Deirdre: I accept that a proportion of children in my care will die, but I do not accept families being left to say goodbye in a place that is not of their choosing.
Parents are often surprised that death doesn't have to be in the intensive or critical care area. Once they have grappled with the fact that death is imminent they often seek to be in a place where they can cherish the life that is left.
Timing a child's death is incredibly difficult. And the skills to transport a dying child to their designated place of care - a hospice or ward closer to home - are challenging.
It is not impossible that in moving a dying child they may die en-route. Parents have to be told what to expect so that they are prepared.
Once the child has been transferred, often the team will stay to settle the child in. It is now that the value of the location becomes apparent.
We assist a number families every year. Helping them to reach the preferred place of death for their child. When we revisit those transfers the team; ambulance driver, nurse and doctors alike have all felt deeply touched to have enabled that child's death to be a more positive experience.
It is my opinion that far too few families are offered this essential service.
Emily: Offering families a realistic and meaningful choice of where they can spend their final moment together is very important.
I have seen first-hand what a relief it can be to reach a preferred place of care, when a child is close to end of life.
Babies will sometimes have been cared for in incubators, with only minimal contact possible. Leaving hospital and enjoying a cuddle can make a huge difference. The parents can find it incredibly meaningful for their baby to have 'existed' outside of a neonatal unit, either at home or in hospice.

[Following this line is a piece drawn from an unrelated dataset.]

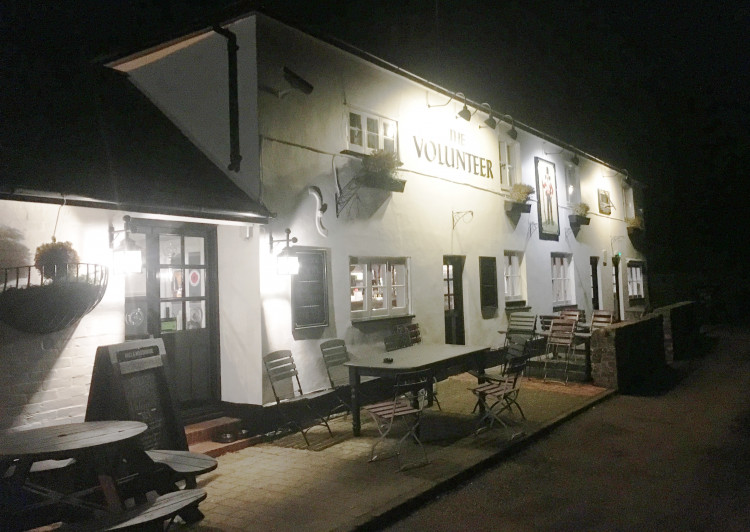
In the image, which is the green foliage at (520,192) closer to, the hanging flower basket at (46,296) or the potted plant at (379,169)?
the potted plant at (379,169)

Sometimes, when the child survives longer than we'd estimated, families are given chance to spend time together and create more memories.
We support them by ensuring that any distressing symptoms are quickly addressed. This allows both a good quality of life and a dignified end to life.
The NICE guidance for 'End of life care for infants, children and young people' advocates support for the whole family at every stage of their journey together. It takes in to account the needs of parents, siblings and grandparents. And it recognises that the final moments a family spends together can be a central component in the memories they are left with.
We must ensure that we do all we can to get families to the final resting place they choose.